Reproduce the stretch from "Considering this scene, out" through the end of the items with "blue jeans" changed to "denim trousers" and nothing else altered.
>> BEGIN
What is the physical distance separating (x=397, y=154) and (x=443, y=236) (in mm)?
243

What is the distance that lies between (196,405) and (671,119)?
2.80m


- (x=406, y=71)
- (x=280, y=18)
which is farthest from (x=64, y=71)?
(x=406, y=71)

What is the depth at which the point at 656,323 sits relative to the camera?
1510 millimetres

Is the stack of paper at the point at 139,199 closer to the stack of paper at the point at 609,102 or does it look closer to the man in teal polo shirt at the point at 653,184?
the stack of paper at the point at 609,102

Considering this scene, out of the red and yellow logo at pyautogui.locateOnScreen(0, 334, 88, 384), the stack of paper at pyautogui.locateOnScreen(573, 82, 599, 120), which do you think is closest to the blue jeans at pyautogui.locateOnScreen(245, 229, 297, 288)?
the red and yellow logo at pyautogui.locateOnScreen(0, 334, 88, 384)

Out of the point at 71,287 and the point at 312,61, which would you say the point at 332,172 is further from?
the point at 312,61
>> END
* ANSWER IN FULL
Considering this scene, out of the red and yellow logo at pyautogui.locateOnScreen(0, 334, 88, 384), the stack of paper at pyautogui.locateOnScreen(573, 82, 599, 120), which do you think is closest to the denim trousers at pyautogui.locateOnScreen(245, 229, 297, 288)?
the red and yellow logo at pyautogui.locateOnScreen(0, 334, 88, 384)

Out of the point at 71,287 and the point at 312,61, which would you say the point at 332,172 is further from?
the point at 312,61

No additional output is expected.